Глава 3 ПЕРВЫЙ РАСКАТ ГРОМА

   За полночь императора разбудила тишина. Плотная и черная, как вода лесных болот, она шептала о ледяном одиночестве, о мраке старости, о близости смерти, и Александр, затаившись, лежал и слушал плотную черную тишину.
   Минувшая неделя отстояла погодливой, в ушах увяз рокот дождя, раскат пострашневшего моря. А теперь – может, минуту назад – все стихло, и над Ливадией простерлось безмолвие.
   Александр любил Ливадию. Весну и осень, следуя советам доктора Боткина, а в еще большей степени собственному желанию, проводил он в уголке, сокрытом миртовыми деревьями и кипарисами. Ему было приятно само слово «Ливадия», вкусное, тающее на языке, хотя по-гречески оно и означало всего лишь «пастбище». Утрами, выкушав кофию, Александр озирал с балкона гряду гор, кусты белых и палевых роз, потом переводил взгляд на море, подернутое голубыми и пепельными полосами.
   О Ливадия! Она избавляла от петербургского коловращения, от неизбежных дворцовых церемоний, от того переплета страстей и интересов, который занимал его в молодости, но теперь, на седьмом десятке, изрядно наскучил.
   Однако и в ливадийском раю Александр оставался императором всероссийским. Давно придуманы телеграф и локомотивы, связь со столицей быстра и нерушима, фельдъегери мчатся с засургученными пакетами.
   В уютном своем кабинете, где все прибрано изящно, он знакомился с донесениями Третьего отделения собственной канцелярии. Крестьянские бунты, фабричные волнения, голодовки в тюрьмах-централах – все это было привычным, не огорчало и даже не вызывало досады. В конце концов, неурядицы неизбежны. Куда больший интерес представляли перлюстрированные письма2. Он читал их с неподдельным интересом: первый дворянин империи не тяготился чтением чужой переписки.
   Из Симеиза наезжал военный министр Милютин.
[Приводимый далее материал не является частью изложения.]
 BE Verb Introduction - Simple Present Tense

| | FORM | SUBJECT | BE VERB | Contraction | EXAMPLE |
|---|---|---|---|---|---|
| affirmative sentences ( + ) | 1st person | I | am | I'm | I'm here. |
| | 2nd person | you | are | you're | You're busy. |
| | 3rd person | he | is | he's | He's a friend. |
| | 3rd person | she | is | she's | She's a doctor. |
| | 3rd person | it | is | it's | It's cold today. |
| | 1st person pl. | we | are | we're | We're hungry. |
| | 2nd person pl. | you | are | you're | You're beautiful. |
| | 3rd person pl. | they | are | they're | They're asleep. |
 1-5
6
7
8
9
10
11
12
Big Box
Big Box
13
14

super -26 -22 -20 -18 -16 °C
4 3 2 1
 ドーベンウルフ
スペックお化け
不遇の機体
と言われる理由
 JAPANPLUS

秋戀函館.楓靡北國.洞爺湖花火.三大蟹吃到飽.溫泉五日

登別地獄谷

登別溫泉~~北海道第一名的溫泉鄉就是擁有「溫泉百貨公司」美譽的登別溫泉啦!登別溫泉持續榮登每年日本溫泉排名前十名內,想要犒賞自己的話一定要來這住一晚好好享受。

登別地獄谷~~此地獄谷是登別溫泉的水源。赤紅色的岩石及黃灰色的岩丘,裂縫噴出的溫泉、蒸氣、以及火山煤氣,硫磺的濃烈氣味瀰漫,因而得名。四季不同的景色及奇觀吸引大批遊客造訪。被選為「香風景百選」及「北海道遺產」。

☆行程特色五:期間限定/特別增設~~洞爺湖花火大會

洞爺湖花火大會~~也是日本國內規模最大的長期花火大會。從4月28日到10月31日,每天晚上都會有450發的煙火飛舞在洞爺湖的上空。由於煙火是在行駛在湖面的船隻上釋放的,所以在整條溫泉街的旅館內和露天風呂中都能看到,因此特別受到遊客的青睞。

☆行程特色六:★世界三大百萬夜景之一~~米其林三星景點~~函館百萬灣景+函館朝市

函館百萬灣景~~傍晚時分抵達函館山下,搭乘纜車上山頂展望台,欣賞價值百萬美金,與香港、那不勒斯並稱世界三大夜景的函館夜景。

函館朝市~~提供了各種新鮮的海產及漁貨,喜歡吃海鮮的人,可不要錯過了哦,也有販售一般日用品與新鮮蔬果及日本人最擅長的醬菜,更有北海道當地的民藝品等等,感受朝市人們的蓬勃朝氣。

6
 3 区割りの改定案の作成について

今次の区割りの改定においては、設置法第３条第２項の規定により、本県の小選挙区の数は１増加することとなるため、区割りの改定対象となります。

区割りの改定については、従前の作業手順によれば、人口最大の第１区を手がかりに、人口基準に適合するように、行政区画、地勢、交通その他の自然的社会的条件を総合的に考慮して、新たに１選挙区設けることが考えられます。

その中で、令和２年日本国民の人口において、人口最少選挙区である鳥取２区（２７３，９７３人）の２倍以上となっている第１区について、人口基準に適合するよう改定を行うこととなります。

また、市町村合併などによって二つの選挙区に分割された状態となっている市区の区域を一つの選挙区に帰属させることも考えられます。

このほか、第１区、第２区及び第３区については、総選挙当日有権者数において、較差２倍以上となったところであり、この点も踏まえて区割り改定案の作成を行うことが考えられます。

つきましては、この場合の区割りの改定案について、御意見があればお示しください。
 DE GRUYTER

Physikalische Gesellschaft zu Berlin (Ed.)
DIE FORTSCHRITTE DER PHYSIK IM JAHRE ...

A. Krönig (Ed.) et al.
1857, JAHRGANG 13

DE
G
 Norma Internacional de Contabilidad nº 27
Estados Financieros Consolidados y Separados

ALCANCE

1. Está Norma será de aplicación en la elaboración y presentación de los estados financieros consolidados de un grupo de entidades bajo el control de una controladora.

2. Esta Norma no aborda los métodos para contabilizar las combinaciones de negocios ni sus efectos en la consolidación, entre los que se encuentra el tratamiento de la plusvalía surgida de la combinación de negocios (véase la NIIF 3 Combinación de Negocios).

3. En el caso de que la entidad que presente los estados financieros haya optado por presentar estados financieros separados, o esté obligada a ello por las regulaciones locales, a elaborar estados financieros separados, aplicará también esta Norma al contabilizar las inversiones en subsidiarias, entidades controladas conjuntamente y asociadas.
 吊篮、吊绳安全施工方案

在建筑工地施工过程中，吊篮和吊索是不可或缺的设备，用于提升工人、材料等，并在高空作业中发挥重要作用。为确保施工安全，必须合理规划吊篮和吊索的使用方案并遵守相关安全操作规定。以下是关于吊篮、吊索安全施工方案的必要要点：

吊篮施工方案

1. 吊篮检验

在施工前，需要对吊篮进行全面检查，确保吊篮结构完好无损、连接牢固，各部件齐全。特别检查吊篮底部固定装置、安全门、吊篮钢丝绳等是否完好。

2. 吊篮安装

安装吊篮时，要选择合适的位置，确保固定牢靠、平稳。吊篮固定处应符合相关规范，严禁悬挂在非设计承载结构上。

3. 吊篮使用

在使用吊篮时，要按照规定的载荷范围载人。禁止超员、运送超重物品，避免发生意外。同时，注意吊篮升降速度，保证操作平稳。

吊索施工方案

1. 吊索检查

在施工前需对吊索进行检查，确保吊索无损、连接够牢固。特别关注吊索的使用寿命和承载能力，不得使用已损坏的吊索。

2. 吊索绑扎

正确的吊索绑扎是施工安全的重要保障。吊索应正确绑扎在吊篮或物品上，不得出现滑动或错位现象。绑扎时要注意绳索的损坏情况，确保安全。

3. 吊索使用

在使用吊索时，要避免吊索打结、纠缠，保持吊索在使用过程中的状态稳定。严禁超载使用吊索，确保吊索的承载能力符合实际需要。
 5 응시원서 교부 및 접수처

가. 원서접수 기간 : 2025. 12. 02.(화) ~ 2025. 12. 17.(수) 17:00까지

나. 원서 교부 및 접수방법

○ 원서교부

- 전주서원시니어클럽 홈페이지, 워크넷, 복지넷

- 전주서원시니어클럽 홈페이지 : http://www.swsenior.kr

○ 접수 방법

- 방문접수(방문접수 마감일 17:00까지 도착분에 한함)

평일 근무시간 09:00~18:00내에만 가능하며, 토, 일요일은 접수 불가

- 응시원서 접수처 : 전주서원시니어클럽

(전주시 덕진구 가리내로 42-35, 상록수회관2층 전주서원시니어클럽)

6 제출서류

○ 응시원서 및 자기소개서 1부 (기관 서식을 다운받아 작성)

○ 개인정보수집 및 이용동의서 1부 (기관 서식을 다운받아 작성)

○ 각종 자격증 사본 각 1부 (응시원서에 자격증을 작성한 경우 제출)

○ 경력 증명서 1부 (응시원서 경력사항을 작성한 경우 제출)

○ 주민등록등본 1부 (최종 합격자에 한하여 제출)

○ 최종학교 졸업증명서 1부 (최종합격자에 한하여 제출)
Александр знал, что Милютин считает его «милой посредственностью». Быть может, в глубине души Александр соглашался с Милютиным?
   Неподалеку гостил товарищ министра иностранных дел. Он тоже наведывался, и государь неторопливо обсуживал сложные отношения с германским канцлером Бисмарком и не менее сложные отношения с лордом Солсбери, руководителем британской внешней политики.
   Нет, и в Ливадии немало было забот: молебен и угощение конвоя по случаю празднества казачьих войск; день рождения дочери, герцогини Эдинбургской; награждение орденом Андрея Первозванного адмирала Новосильцева; юбилей первого бомбардирования Севастополя в Крымскую войну, хотя, по здравом размышлении, никто не мог бы сказать, чего уж тут, прости господи, отмечать… Нет, забот хватало. И все же очень не хотелось возвращаться в Санкт-Петербург. Однако скоро придется покинуть Тавриду, и опять будет хмурь Петербурга, теплая мгла в Зимнем дворце. Да, да, скоро уезжать, очень, очень жаль…
   Ах, это внезапное пробуждение тишиною, это чувство бесконечного, как Млечный Путь, одиночества. Оно настигало и в Зимнем, и в Царском Селе, но в Ливадии было редкостным. С годами чувство одиночества все непереносимее. Разве он в чем-либо виноват? Без малого четверть века назад в студеный, промозглый час умирал отец. Сипел наперекор агонии: «Держи все! Держи все!» Когда кучер Фрол накрепко забирает в кулак вожжи и натягивает их, удерживая лошадей, Фрол прочно сидит на облучке. А у него, Александра, нет «облучка». Нечто неверное, смутное, зыбкое, как сумерки в ростепель, застилает взор. Отец умел «держать все», но кончил севастопольской катастрофой.